Эта мысль даже заставила Жоржетту зажечь в спальне свечу и тщательно рассмотреть в зеркале свое лицо, как не рассматривала, наверное, лет с пятнадцати, когда поняла раз и навсегда, что является дурнушкой.

В тот день их с бабушкой осчастливила своим визитом матушка, которую Жоржетта не видела уже года два. Мама обещала, что проведет у них целый месяц, и радости Жоржетты не было предела. В первый же день за обедом мама задержала вдруг взгляд на ее лице и с досадой молвила:

- Я замечала, дорогая, что ты пошла в родню отца, а значит красавицей тебе быть не суждено, но, право, не думала, что ты выйдешь настолько невзрачной. Боюсь, здесь даже краски не помогут: ресницы у тебя не только бесцветные, но и редкие, а брови… бровей у тебя вообще нет. - И с огорчением покачала головой. - Передай мне соусник, дорогая.

Жоржетта помнила, как после того разговора полночи сидела у зеркала и ревела, убедившись в собственной никчемности, ведь бровей у нее действительно не было.

Не было их и сейчас, когда она стала взрослой замужней дамою. Только бесцветные золотистые волоски, почти не заметные, если не искать их специально. И ресниц не было, отчего лоб казался слишком большим и нависающим над нижней частью лица, не позволяя уже обращать внимание ни на серые с достаточно необычной черной окантовкой глаза, ни на аккуратный аристократичный нос.

В очередной раз придя к неутешительному выводу, что мама была права, Жоржетта с досадой засунула ручное зеркало в ящик комода и твердо решила, что позариться Госкару здесь не на что. Все больше Жоржетта утверждалась в мысли, что это - дурацкая шутка. Издевка. Причем, достаточно обидная. И лучший способ ответить обидчику - проигнорировать приглашение.
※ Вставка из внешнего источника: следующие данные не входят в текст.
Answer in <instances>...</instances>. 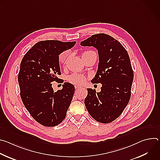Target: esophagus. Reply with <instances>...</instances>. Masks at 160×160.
<instances>
[{"mask_svg": "<svg viewBox=\"0 0 160 160\" xmlns=\"http://www.w3.org/2000/svg\"><path fill=\"white\" fill-rule=\"evenodd\" d=\"M75 88L76 89H79V88H81V87H80V86H78V85H75Z\"/></svg>", "mask_w": 160, "mask_h": 160, "instance_id": "34e87169", "label": "esophagus"}]
</instances>
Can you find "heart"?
<instances>
[{
	"instance_id": "1",
	"label": "heart",
	"mask_w": 160,
	"mask_h": 160,
	"mask_svg": "<svg viewBox=\"0 0 160 160\" xmlns=\"http://www.w3.org/2000/svg\"><path fill=\"white\" fill-rule=\"evenodd\" d=\"M90 52H93V51H85L83 53V54H88V53H90ZM68 51H63L62 52H61L58 57V60L59 62L60 63L64 64L65 62V61L67 59V58L68 56ZM68 81H69L70 83L75 85H83L87 80V77L82 75V74H80V73H72V75H70L69 77H68Z\"/></svg>"
}]
</instances>
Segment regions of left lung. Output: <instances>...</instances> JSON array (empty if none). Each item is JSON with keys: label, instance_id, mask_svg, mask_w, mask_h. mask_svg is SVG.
Instances as JSON below:
<instances>
[{"label": "left lung", "instance_id": "left-lung-1", "mask_svg": "<svg viewBox=\"0 0 160 160\" xmlns=\"http://www.w3.org/2000/svg\"><path fill=\"white\" fill-rule=\"evenodd\" d=\"M80 45L98 49V70L91 82L102 84L99 92L87 88L85 107L97 122L111 123L120 117L130 99L133 72L129 56L120 42L105 33L93 35Z\"/></svg>", "mask_w": 160, "mask_h": 160}]
</instances>
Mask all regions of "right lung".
<instances>
[{
  "mask_svg": "<svg viewBox=\"0 0 160 160\" xmlns=\"http://www.w3.org/2000/svg\"><path fill=\"white\" fill-rule=\"evenodd\" d=\"M76 42L42 40L36 43L22 58L18 74L20 96L31 116L45 127H54L65 118L75 87L65 82L54 92L52 82L60 79L59 55L73 48Z\"/></svg>",
  "mask_w": 160,
  "mask_h": 160,
  "instance_id": "add662e5",
  "label": "right lung"
}]
</instances>
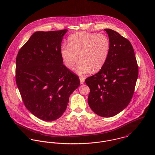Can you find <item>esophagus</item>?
Wrapping results in <instances>:
<instances>
[{
  "instance_id": "34e87169",
  "label": "esophagus",
  "mask_w": 155,
  "mask_h": 155,
  "mask_svg": "<svg viewBox=\"0 0 155 155\" xmlns=\"http://www.w3.org/2000/svg\"><path fill=\"white\" fill-rule=\"evenodd\" d=\"M79 79H80V82H81V84H83L84 83V82H85V78H83V77H80Z\"/></svg>"
}]
</instances>
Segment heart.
Here are the masks:
<instances>
[{"instance_id": "b5f03b06", "label": "heart", "mask_w": 155, "mask_h": 155, "mask_svg": "<svg viewBox=\"0 0 155 155\" xmlns=\"http://www.w3.org/2000/svg\"><path fill=\"white\" fill-rule=\"evenodd\" d=\"M110 50V42L106 35L81 32L68 37V46H62L60 54L64 66L68 69L73 68L79 59L75 71L84 75L91 70H101L107 60Z\"/></svg>"}]
</instances>
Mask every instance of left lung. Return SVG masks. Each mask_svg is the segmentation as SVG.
Segmentation results:
<instances>
[{
    "label": "left lung",
    "mask_w": 155,
    "mask_h": 155,
    "mask_svg": "<svg viewBox=\"0 0 155 155\" xmlns=\"http://www.w3.org/2000/svg\"><path fill=\"white\" fill-rule=\"evenodd\" d=\"M107 33L110 50L107 60L96 74L85 79L90 89L88 102L95 114L112 117L130 103L138 75V67L133 46L119 33Z\"/></svg>",
    "instance_id": "8db88e82"
}]
</instances>
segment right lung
<instances>
[{"label": "right lung", "mask_w": 155, "mask_h": 155, "mask_svg": "<svg viewBox=\"0 0 155 155\" xmlns=\"http://www.w3.org/2000/svg\"><path fill=\"white\" fill-rule=\"evenodd\" d=\"M67 29L36 31L19 50L15 79L22 101L33 115L52 121L66 109L79 77L63 63L60 50Z\"/></svg>", "instance_id": "obj_1"}]
</instances>
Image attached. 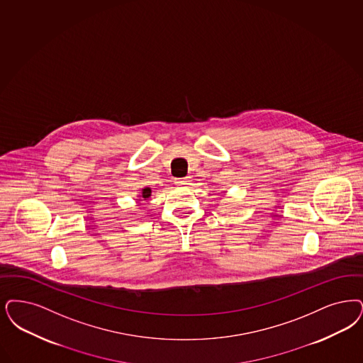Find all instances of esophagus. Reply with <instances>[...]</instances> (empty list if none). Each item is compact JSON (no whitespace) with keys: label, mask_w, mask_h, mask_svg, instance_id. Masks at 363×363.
<instances>
[{"label":"esophagus","mask_w":363,"mask_h":363,"mask_svg":"<svg viewBox=\"0 0 363 363\" xmlns=\"http://www.w3.org/2000/svg\"><path fill=\"white\" fill-rule=\"evenodd\" d=\"M190 178H178V179H175V185L177 186H181V188H185V186H188L190 185Z\"/></svg>","instance_id":"1"}]
</instances>
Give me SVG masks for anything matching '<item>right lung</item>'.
Here are the masks:
<instances>
[{"label": "right lung", "instance_id": "1", "mask_svg": "<svg viewBox=\"0 0 363 363\" xmlns=\"http://www.w3.org/2000/svg\"><path fill=\"white\" fill-rule=\"evenodd\" d=\"M150 196H151V188H143L140 191H139L138 201H143L141 200L142 198H143L144 200H147Z\"/></svg>", "mask_w": 363, "mask_h": 363}]
</instances>
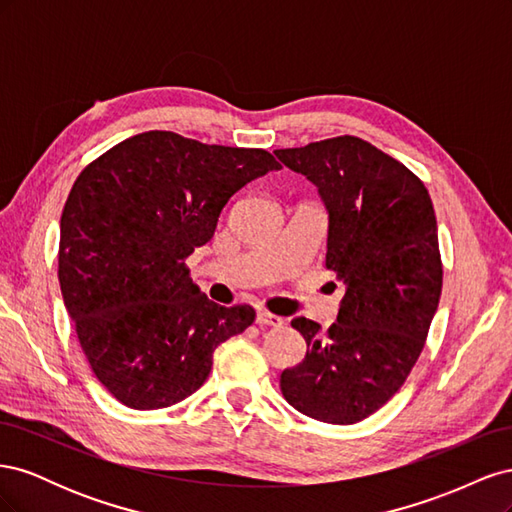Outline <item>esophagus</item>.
<instances>
[{
    "mask_svg": "<svg viewBox=\"0 0 512 512\" xmlns=\"http://www.w3.org/2000/svg\"><path fill=\"white\" fill-rule=\"evenodd\" d=\"M256 322L260 324V327H282L284 324V318H280V316H275V314H269V312H265V309H260V312L256 314Z\"/></svg>",
    "mask_w": 512,
    "mask_h": 512,
    "instance_id": "esophagus-1",
    "label": "esophagus"
}]
</instances>
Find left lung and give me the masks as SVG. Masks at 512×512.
<instances>
[{"label": "left lung", "instance_id": "8db88e82", "mask_svg": "<svg viewBox=\"0 0 512 512\" xmlns=\"http://www.w3.org/2000/svg\"><path fill=\"white\" fill-rule=\"evenodd\" d=\"M275 156L318 188L329 213L324 265L344 282L327 333L303 316L290 322L307 352L282 371L280 389L316 421L359 423L401 389L436 316V211L421 179L356 136L277 149Z\"/></svg>", "mask_w": 512, "mask_h": 512}]
</instances>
Они ждут, что она напридумывает себе, черт знает что, нарядится в лучшее платье и покорно явится на свидание? Не на ту напали!

С этой мыслью Жоржетта достала измятую записку Госкара, надежно спрятанную в ящике с нижним бельем, разорвала ее на мелкие клочки и швырнула в пылающий камин.

Так-то!

У нее вообще есть красавец-муж - на зависть многим, и она с ним безмерно счастлива. А они - Ирен и Госкар - пускай стоят на холоде и ждут ее хоть до второго пришествия. И думают, что ее ни капли не заинтересовала та записка, и вообще, что она сейчас занята любовными утехами с законным мужем. Жоржетта в красках начала представлять, как они ждут ее, как постепенно теряют надежды, что она явится, и как, совершенно продрогнув, ссорятся, обвиняя друг друга, и расходятся. И в этот момент ей так остро захотелось видеть выражение лиц Ирен и Госкара воочию, что не было никакого терпения усидеть на месте.

В самом деле, что это за месть, когда нет возможности даже видеть негодующие лица обидчиков? Ничего ей не помешает тайком явиться в сад Тюильри и понаблюдать, кто придет, да посмеяться над ними. И Жоржетта немедленно начала собираться.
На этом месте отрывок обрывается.